■ **ANGEZEIGTER TEXT**:
---
Auch in Deutschland lösten die Terroranschläge gegen die USA innerhalb der rechten Szene in Deutschland unterschiedliche Reaktionen aus und reichten von entschiedener Verurteilung bis hin zu uneingeschränkter Zustimmung.[6]

In den Reihen der „Republikaner“ (REP) und Deutschen Volksunion (DVU) wurden die Anschläge als „ barbarische Akte “ verurteilt und mit fremdenfeindlichen Forderungen verknüpft.[7] Da einige der mutmaßlichen Attentäter in Deutschland gelebt hatten, trügen die etablierten Politiker die Verantwortung dafür, dass deutsche Städte „ durch den ungezügelten Ausländerzustrom (...) zu ‚Terrornestern‘ und zu ‚Stützpunkten ausländischer Fanatiker‘ geword en“ seien.[8] Den Parteien der „klassischen“ radikalen Rechten in Deutschland erschienen die Anschläge also in erster Linie als Bestätigung ihres Rassismus’.[9] Es sind diese Positionen, die in den folgenden Wochen und Monaten nach dem 11. September 2001 zu Aufrufen der liberalen Öffentlichkeit für Toleranz und gegen Islamophobie führten.

Ignoriert wurde dabei zum einen die Zielrichtung mancher „Zusätze” wie zum Beispiel von Rolf Schlierer von den „Republikanern”, der behauptete, sich für die „Interessen der arabischen Völker“ einzusetzen[10], und zum anderen die Reaktionen aus dem rechtsextremen Lager, in denen die Anschläge sogar begrüßt wurden.[11]

Auf den ersten Blick stellt sich hier die Frage, warum Rechtsextremisten, die normalerweise Jagd auf Menschen mit dunkler Hautfarbe machen, sich solidarisch mit islamistischen Terroristen erklären. Die Antwort: Beide haben das gleiche Feindbild, die Vereinigten Staaten von Amerika, die sie als von Juden kontrolliert halluzinieren.
---
■ **VORLIEGENDES MATERIAL**:
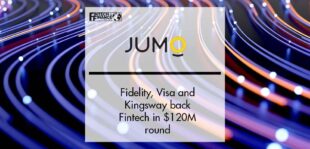 Fidelity, Visa and Kingsway back fintech JUMO in $120M round | Fintech Finance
---
■ **AUFGABEN**:
a) Passen die folgenden Aussagen zum Text über die Reaktionen der rechten Szene auf die Anschläge? Antworte bei jeder Aussage mit Ja oder Nein und zitiere die Worte aus dem Text, die den Ausschlag geben. (i) Im rechtsextremen Lager wurden die Anschläge zum Teil begrüßt. (ii) Innerhalb der rechten Szene fielen die Reaktionen einheitlich aus. (iii) Rechtsextremisten und islamistische Terroristen haben laut Text Russland als gemeinsames Feindbild.
b) Gib einen Abschnitt aus dem Text über die Reaktionen der rechten Szene Wort für Wort wieder. Fang bei „Auf den ersten“ an und hör nach „Juden kontrolliert halluzinieren.“ auf.

■ **LÖSUNGEN**:
a)
(i) Ja: „die Reaktionen aus dem rechtsextremen Lager, in denen die Anschläge sogar begrüßt wurden“
(ii) Nein: „unterschiedliche Reaktionen aus und reichten von entschiedener Verurteilung bis hin zu uneingeschränkter Zustimmung“
(iii) Nein: „Beide haben das gleiche Feindbild, die Vereinigten Staaten von Amerika“

b)
Auf den ersten Blick stellt sich hier die Frage, warum Rechtsextremisten, die normalerweise Jagd auf Menschen mit dunkler Hautfarbe machen, sich solidarisch mit islamistischen Terroristen erklären. Die Antwort: Beide haben das gleiche Feindbild, die Vereinigten Staaten von Amerika, die sie als von Juden kontrolliert halluzinieren.